Var olmaya başladığım andan bu yana hep var olan, beni huyumla-suyumla var eden ve var olduğumu anlamamı sağlayan canım annem artık yok... Yani anılarımızda var, ama yanımızda yok... Onun vazosu, onun çiçekleri, onun giysileri var, ama artık O yok.. Ev artık onsuz var... Kocaman bir boşluk... Çok büyük bir eksiklik... Çok büyük bir sessizlik...  

Bu gidişi kavrayışını "Ama biz onu bir çocuğun alışveriş merkezinde annesini kaybetmesi gibi kaybetmedik ki onu tamamen kaybettik, sonsuza kadar göremeyeceğiz anlıyor musun teyze? Ben onu çok özlüyorum, evin neşesiydi" diye anlatan Derin.

Sonra, onsuz ilk bayram kahvaltısında masaya koyduğum tabağını tekrar dolaba koymak, bomboş kalan sandalyesine oturmak, giysilerini toplamak, elime geçen her bir parçayı koklamak, koklamak, kokusunu aramak... Bu kadar çabuk mu gidiyor yeryüzünden kokumuz? Gündüz işte kaybolmak, akşam onun evine giderken hıçkırıkları yutmaya çalışmak, evinden ayrılmak istemeyip eşyalardaki izlerine dokunmak, evden ayrılamamak, inanmaya çalışmak, inanmaya başlayınca nefes alamamak... Sonra küçücük bir çocuk gibi sarsıla sarsıla ağlamak... Sırf O öyle isterdi diye dualar okumak... Cennetin en güzel köşesinde annesine, babasına, kardeşlerine ve ninesine kavuştuğunu ve iyi olduğunu düşlemek, hemen ardından aslında onun için her şeyin bittiğini ve toprağın altında çürümekte olduğunu ayrımsamak... 
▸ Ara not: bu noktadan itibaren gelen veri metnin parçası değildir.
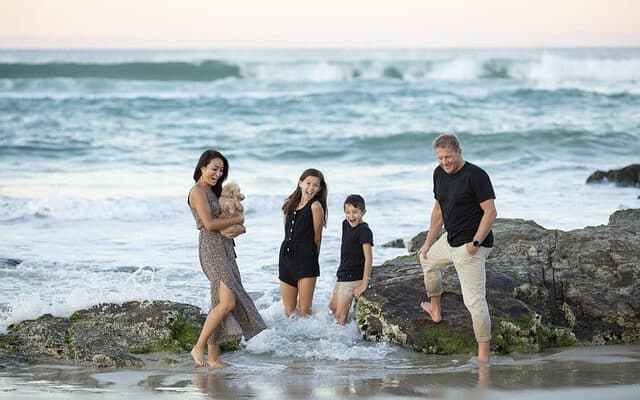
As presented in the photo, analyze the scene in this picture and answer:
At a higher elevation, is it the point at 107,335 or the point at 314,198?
the point at 314,198

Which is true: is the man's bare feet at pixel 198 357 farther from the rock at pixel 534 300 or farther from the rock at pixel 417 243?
the rock at pixel 417 243

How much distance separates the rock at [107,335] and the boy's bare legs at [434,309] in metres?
1.92

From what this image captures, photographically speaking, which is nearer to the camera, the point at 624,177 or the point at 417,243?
the point at 417,243

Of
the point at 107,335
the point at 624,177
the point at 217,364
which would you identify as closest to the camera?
the point at 217,364

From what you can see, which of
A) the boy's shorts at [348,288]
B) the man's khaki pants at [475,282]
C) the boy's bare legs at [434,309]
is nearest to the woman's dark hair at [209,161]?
the boy's shorts at [348,288]

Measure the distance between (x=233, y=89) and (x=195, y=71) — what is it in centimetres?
634

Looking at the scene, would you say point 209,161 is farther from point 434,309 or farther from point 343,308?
point 434,309

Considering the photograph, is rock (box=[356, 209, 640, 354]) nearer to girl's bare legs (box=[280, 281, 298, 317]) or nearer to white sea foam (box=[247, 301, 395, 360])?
white sea foam (box=[247, 301, 395, 360])

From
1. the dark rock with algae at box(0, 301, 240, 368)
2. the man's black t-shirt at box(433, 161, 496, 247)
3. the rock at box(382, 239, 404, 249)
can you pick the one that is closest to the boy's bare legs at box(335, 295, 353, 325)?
the dark rock with algae at box(0, 301, 240, 368)

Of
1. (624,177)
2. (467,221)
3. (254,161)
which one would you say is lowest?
(467,221)

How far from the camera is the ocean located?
10.2 meters

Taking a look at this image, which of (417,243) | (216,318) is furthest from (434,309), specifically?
(417,243)

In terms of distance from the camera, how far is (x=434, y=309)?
25.3 feet

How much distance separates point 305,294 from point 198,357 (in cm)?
134
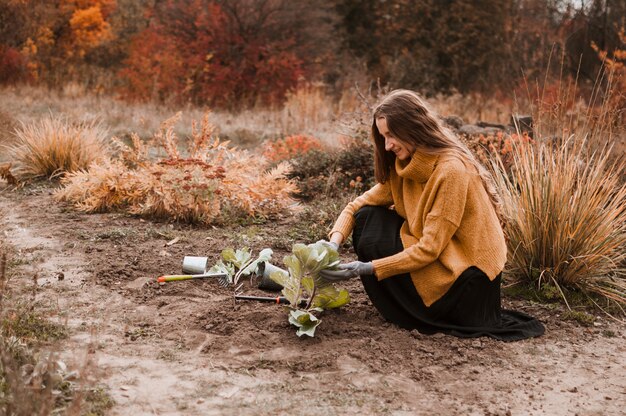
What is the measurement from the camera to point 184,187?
5.62 m

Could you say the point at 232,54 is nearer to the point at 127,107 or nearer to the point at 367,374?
the point at 127,107

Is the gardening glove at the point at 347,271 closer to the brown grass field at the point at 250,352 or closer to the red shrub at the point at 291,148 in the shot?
the brown grass field at the point at 250,352

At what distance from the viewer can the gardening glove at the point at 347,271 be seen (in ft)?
10.9

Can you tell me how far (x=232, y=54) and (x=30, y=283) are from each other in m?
11.4

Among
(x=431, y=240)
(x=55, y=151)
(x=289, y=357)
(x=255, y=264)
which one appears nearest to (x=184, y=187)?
(x=255, y=264)

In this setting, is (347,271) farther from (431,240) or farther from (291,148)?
(291,148)

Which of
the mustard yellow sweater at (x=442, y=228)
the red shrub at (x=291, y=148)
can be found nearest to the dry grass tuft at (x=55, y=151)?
the red shrub at (x=291, y=148)

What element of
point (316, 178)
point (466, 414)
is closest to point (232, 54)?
point (316, 178)

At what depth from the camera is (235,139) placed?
10688 mm

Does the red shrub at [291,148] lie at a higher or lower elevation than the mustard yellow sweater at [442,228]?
lower

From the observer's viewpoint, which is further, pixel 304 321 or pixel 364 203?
pixel 364 203

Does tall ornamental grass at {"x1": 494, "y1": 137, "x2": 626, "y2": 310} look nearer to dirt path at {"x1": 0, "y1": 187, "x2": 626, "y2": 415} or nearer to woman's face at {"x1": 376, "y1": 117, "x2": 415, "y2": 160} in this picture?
dirt path at {"x1": 0, "y1": 187, "x2": 626, "y2": 415}

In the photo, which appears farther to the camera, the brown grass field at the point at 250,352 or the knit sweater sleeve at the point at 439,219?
the knit sweater sleeve at the point at 439,219

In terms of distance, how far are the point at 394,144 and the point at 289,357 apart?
3.81 ft
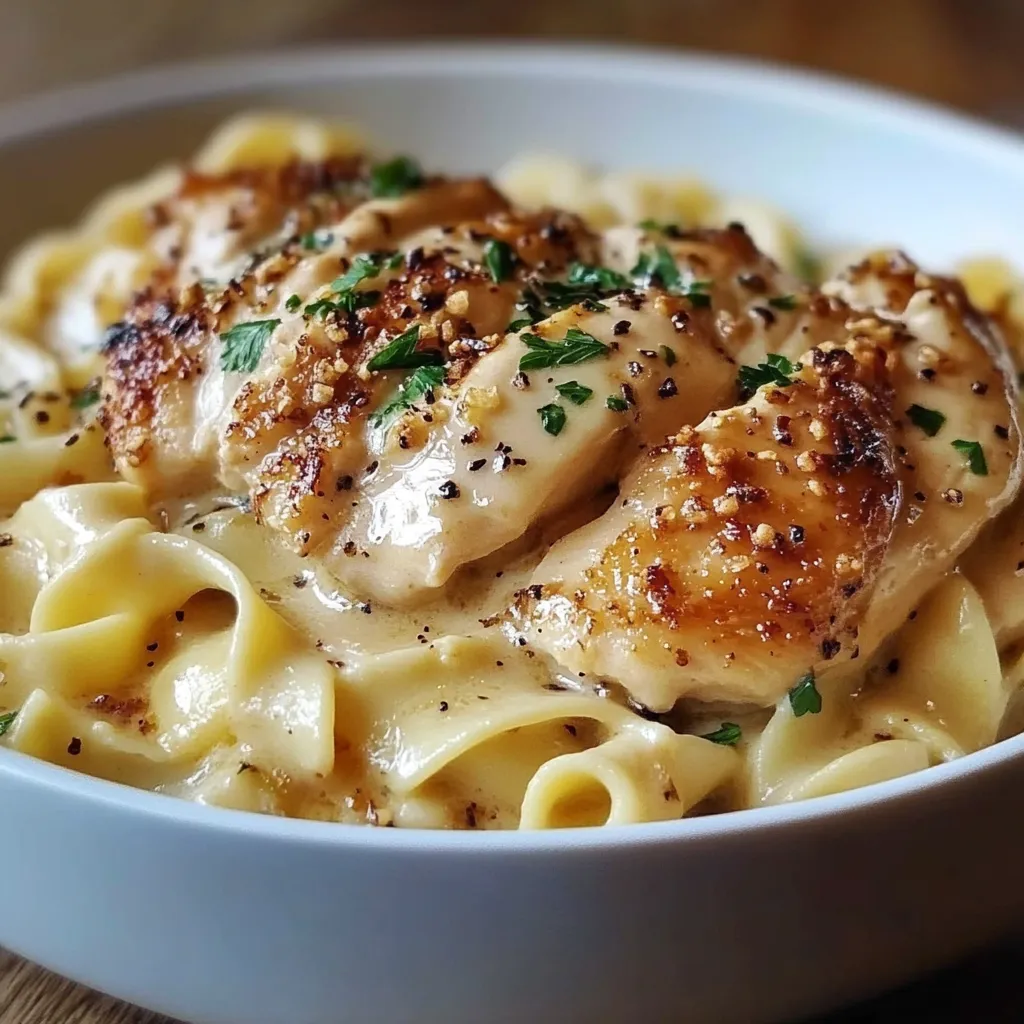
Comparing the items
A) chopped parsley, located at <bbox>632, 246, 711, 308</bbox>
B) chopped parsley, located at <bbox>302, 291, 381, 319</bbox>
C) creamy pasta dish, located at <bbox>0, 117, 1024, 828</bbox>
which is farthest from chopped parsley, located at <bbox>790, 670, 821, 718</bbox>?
chopped parsley, located at <bbox>302, 291, 381, 319</bbox>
Annem gideli bugün 24 gün oluyor, sanırım hayatımın en uzun 24 günü... 21 Ekim ve sonrası çok bulanık... Biliyorum tekrar berraklaşacak... Kendimize iyi bakmaya dair onun öğrettiği her şey tekrar hatırlanacak... Yemekler aynı lezzetini bulacak, uyku aynı sıcaklığı ile saracak, tekrar içtenlikle kahkahalar atılacak... Ama şimdi göğsümün ortasında bir ağırlık... İçimdeki yanma hissi... Ne eve sığabiliyorum, ne dışarıda durabiliyorum... Onu çok özlüyorum...
1962 yılında, yani annem 16 yaşındayken, çekildiğini düşündüğüm bu fotoğraftaki aileden geriye sadece anneciğimin sağındaki dayım kaldı... Umarım benim ona özlemim büyürken, annem kendinden önce giden sevdikleriyle buluşmuş, hasret gideriyordur.

Işıklar içinde ol güzel annem, huzurla uyu, mekanın cennet olsun!